**What to produce:** Starting at the line with "At what distance from point" in it, reproduce each line below through the last one, exactly, and include nothing else.

**The data:**
● ● ● ● ●

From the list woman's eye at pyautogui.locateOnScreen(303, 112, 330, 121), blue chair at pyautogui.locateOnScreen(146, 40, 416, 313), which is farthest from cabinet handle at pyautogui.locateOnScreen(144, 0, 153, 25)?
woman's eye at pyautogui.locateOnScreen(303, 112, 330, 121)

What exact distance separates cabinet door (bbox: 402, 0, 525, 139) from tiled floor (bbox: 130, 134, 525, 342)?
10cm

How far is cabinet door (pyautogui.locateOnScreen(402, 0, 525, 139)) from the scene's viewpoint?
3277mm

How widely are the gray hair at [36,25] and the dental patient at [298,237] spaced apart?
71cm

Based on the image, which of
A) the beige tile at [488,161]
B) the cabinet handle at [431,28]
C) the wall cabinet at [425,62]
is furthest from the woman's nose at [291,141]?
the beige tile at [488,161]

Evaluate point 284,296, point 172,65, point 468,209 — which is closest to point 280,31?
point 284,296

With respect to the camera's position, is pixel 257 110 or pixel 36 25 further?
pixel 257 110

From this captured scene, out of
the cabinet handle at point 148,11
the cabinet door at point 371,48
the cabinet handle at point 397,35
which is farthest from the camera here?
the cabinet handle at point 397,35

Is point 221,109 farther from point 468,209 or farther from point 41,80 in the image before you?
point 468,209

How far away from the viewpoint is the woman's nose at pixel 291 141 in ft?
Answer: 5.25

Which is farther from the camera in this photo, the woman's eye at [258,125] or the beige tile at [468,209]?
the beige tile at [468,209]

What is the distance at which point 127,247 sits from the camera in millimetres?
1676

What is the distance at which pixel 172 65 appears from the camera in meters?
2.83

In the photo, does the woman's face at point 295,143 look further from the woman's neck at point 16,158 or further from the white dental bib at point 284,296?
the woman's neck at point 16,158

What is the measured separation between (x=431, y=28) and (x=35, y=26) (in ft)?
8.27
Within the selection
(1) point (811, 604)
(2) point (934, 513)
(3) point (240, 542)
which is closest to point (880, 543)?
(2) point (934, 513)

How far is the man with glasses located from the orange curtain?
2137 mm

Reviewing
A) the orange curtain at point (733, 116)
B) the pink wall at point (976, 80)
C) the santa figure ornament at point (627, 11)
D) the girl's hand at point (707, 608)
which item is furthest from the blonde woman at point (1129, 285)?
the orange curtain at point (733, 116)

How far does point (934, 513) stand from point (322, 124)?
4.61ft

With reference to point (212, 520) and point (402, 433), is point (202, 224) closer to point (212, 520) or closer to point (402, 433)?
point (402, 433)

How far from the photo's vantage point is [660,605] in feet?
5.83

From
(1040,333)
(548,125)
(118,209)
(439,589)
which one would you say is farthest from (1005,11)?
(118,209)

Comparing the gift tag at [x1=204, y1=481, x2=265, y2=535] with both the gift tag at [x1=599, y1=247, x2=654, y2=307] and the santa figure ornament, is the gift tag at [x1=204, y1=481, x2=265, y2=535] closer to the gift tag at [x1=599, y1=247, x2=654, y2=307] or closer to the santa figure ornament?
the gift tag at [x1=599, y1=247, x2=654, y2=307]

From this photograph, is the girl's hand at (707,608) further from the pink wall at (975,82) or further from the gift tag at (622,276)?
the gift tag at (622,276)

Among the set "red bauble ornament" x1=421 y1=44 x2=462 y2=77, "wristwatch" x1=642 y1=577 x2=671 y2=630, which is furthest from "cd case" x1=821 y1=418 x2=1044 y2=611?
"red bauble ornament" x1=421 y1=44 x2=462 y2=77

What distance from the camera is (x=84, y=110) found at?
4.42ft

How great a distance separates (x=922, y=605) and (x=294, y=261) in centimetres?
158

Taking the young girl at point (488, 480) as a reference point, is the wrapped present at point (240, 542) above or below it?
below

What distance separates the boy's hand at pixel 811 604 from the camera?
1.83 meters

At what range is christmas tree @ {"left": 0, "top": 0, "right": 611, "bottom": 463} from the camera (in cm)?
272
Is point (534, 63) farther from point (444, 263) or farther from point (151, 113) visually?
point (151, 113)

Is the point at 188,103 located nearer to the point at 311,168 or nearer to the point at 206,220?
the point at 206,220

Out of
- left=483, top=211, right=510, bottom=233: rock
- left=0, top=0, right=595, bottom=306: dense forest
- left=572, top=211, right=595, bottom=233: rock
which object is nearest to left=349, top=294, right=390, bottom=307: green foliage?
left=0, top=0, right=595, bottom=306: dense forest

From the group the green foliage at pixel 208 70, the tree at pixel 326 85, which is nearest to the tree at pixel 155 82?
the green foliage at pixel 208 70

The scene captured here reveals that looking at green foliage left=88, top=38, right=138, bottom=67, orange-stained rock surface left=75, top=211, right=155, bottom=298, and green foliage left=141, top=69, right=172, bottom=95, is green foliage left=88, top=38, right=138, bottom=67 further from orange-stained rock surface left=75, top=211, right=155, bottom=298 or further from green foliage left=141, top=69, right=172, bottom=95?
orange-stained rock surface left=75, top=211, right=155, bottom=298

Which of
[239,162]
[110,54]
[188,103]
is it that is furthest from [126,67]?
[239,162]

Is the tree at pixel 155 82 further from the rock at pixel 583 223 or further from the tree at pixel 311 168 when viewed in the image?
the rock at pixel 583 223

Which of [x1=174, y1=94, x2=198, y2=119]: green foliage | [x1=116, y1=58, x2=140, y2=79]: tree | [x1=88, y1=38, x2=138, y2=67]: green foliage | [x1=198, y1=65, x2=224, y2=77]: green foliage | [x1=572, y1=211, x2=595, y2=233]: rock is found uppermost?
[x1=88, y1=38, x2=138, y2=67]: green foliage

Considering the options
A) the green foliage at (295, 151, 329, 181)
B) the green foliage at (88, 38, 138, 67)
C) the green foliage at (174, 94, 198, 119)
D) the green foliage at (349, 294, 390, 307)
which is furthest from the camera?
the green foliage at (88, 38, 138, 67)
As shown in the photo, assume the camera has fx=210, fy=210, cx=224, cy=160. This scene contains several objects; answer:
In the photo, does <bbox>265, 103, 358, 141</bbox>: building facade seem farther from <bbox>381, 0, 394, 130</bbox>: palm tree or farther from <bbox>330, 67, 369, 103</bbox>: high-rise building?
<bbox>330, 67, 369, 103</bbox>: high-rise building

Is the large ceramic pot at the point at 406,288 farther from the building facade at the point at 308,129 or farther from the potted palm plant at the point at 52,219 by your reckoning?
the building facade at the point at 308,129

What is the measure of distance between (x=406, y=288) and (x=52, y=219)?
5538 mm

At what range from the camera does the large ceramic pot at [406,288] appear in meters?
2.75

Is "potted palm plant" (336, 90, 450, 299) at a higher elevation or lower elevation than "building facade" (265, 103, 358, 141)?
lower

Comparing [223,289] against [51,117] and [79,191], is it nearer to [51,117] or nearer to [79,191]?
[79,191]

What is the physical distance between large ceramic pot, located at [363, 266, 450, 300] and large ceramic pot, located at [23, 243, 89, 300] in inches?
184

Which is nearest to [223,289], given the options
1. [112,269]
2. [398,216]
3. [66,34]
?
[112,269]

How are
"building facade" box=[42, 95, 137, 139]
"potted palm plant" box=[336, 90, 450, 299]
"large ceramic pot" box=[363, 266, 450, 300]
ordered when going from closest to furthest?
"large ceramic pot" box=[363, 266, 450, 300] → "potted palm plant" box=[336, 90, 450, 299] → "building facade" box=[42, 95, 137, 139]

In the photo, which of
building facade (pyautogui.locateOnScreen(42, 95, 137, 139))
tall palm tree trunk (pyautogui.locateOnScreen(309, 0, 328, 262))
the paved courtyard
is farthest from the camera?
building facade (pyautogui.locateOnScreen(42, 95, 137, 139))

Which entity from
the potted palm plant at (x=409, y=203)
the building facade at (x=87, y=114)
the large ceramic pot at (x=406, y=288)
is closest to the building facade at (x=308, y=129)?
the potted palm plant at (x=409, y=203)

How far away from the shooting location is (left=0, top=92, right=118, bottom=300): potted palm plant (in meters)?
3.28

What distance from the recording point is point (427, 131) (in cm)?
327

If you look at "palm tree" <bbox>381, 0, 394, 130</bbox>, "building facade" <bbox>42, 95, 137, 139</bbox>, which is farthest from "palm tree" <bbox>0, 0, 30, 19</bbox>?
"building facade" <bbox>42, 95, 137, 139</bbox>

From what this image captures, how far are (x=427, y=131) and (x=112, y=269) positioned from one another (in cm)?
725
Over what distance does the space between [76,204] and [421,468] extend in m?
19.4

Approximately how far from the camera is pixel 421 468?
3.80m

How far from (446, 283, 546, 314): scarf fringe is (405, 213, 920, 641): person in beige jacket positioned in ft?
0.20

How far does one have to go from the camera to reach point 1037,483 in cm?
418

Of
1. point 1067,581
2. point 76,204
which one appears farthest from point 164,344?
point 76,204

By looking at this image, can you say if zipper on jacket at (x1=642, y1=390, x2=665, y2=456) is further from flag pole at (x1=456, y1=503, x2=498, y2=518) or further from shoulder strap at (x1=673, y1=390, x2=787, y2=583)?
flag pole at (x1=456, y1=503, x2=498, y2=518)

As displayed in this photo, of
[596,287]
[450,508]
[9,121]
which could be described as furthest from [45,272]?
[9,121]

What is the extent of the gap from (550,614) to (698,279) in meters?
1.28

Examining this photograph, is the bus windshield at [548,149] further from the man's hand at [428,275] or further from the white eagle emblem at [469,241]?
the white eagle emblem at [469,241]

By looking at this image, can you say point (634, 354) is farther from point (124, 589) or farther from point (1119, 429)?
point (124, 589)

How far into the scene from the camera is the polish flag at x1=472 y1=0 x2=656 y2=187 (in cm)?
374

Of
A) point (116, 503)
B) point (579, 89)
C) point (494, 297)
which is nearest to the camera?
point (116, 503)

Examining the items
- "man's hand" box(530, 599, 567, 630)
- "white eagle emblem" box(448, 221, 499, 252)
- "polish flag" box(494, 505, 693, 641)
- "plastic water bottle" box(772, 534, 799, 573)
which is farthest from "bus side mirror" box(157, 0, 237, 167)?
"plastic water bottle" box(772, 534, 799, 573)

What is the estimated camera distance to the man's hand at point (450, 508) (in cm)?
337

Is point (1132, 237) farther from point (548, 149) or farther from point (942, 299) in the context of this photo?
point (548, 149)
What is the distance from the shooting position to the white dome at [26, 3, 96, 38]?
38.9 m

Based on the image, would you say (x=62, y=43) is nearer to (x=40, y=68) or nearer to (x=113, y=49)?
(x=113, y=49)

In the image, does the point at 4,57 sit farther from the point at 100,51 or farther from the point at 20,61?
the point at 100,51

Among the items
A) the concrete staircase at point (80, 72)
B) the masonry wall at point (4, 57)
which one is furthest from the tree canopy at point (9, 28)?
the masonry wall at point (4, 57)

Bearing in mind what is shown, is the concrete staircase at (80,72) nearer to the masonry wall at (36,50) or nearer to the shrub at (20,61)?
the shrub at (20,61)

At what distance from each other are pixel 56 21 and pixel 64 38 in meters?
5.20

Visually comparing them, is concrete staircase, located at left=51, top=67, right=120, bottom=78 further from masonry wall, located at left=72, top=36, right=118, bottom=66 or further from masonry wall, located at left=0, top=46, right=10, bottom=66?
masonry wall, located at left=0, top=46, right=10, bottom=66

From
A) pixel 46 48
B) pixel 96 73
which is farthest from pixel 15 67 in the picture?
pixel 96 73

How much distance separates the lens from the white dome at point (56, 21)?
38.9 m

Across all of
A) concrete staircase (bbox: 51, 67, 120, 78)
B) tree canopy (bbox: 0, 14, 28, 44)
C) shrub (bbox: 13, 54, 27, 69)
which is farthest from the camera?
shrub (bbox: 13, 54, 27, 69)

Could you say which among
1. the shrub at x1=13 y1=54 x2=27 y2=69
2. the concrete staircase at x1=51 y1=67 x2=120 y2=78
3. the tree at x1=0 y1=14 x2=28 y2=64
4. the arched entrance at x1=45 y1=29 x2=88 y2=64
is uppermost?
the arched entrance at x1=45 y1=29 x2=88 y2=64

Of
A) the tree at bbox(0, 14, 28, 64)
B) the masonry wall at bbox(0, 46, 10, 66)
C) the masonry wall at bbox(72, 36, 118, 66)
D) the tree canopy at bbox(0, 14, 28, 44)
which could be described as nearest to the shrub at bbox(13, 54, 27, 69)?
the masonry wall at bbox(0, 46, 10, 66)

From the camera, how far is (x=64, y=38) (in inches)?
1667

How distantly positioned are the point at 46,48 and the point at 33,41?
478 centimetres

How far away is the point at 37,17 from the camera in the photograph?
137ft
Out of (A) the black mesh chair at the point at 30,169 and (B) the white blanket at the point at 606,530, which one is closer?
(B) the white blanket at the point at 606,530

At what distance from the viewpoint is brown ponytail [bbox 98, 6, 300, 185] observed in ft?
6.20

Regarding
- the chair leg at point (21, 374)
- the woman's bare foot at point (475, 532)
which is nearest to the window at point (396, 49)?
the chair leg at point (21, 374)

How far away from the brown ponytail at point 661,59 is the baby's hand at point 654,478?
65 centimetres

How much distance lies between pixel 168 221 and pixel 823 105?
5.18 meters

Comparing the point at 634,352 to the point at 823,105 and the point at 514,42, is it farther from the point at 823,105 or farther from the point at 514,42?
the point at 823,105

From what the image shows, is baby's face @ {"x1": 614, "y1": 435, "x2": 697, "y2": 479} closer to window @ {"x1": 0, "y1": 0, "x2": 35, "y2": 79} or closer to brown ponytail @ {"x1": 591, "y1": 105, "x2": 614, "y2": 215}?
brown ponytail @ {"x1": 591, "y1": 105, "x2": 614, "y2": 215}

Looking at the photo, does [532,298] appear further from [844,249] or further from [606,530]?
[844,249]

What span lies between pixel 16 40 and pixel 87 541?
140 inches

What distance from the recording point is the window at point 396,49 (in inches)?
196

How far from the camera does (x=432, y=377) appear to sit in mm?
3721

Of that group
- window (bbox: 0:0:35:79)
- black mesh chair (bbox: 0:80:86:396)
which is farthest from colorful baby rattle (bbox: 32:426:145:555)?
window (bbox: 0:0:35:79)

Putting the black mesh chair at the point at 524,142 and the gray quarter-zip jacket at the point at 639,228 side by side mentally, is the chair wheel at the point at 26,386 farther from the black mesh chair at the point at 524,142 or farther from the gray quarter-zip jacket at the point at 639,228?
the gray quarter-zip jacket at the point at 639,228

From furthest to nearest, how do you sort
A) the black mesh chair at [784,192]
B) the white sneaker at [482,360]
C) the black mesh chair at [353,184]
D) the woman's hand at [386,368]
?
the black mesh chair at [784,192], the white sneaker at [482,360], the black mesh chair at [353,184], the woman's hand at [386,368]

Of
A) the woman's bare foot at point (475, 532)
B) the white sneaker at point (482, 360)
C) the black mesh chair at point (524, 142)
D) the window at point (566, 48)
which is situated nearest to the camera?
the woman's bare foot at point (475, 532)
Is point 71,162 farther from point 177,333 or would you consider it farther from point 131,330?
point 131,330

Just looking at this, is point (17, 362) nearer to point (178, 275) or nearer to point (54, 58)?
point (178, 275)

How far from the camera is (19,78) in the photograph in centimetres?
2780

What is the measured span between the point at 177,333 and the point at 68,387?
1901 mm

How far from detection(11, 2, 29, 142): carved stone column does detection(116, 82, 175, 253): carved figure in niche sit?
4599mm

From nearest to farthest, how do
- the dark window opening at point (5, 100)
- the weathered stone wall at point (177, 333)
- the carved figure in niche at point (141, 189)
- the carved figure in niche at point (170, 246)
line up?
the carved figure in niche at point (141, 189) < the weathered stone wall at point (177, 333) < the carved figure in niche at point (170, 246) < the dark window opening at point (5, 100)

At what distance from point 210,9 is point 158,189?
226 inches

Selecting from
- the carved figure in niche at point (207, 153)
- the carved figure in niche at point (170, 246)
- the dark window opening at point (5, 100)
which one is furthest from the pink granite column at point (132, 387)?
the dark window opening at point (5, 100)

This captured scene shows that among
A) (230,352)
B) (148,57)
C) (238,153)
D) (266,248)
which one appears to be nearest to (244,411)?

● ● ● ● ●

**Solved problem:**
At what distance from point 210,9 is point 158,189?
226 inches

Selecting from
- the carved figure in niche at point (207, 153)
- the carved figure in niche at point (170, 246)
- the dark window opening at point (5, 100)
which one is furthest from the pink granite column at point (132, 387)?
the dark window opening at point (5, 100)

This captured scene shows that among
A) (230,352)
B) (148,57)
C) (238,153)
D) (266,248)
which one appears to be nearest to (244,411)?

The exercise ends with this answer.